Brandeis has established a scholarship in honor of Tony Williams, the beloved longtime director of Brandeis’s acclaimed Transitional Year Program, who died in late 2007 after a two-year battle with lung cancer. He was 68.
Williams came to Brandeis as assistant dean of students in 1969. Nine years later he was appointed director of the TYP, put in charge of the pioneering initiative that gives outstanding individuals their first real chance to pursue a rigorous university education. He retired as director in 2004, but taught his sociology course for another year.
As all great teachers understand, Williams knew that some of the most enduring lessons have little to do with subject matter.
“With Mr. Williams, it wasn’t just about academics,” said Pedro Fontes ’00, a Transitional Year Program student during the 1995-96 academic year. “He taught us so much more than that.
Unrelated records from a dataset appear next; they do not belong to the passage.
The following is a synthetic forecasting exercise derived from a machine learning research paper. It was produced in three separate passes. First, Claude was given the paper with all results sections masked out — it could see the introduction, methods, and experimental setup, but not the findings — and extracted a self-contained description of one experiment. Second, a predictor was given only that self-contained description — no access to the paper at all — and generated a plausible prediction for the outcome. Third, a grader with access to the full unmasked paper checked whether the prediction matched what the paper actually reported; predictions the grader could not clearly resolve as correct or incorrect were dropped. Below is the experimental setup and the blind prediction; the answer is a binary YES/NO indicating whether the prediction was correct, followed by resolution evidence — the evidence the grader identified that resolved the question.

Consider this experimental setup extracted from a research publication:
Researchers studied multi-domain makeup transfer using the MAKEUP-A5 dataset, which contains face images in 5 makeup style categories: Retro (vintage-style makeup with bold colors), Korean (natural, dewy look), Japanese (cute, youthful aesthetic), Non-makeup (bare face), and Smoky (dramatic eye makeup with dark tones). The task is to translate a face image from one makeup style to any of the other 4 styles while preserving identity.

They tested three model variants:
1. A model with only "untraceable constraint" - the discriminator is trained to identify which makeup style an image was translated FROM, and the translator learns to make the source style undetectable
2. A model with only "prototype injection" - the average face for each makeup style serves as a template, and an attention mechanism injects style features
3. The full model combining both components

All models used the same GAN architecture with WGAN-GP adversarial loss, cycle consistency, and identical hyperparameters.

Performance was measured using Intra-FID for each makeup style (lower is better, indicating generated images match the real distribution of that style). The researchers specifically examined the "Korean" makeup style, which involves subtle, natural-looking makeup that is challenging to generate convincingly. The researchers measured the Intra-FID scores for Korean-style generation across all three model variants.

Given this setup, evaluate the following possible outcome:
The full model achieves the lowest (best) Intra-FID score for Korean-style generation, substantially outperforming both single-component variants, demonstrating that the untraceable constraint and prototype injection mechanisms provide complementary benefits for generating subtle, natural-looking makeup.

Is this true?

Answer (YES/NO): NO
He taught important life lessons.”
“He was teaching students and people all the time – it was just who he was,” said current TYP director Erika Smith, who came to Brandeis in 2000 and succeeded Williams when he retired. “He was always disseminating some information.”
TYP graduates from around the country returned to campus to join the Brandeis community for a memorial service to honor Williams.
“He’s a guy who really cared,” said Jahfree Duncan ’09, a TYP student in 2004-05. “Look at all the lives that he positively impacted. He gave people futures.”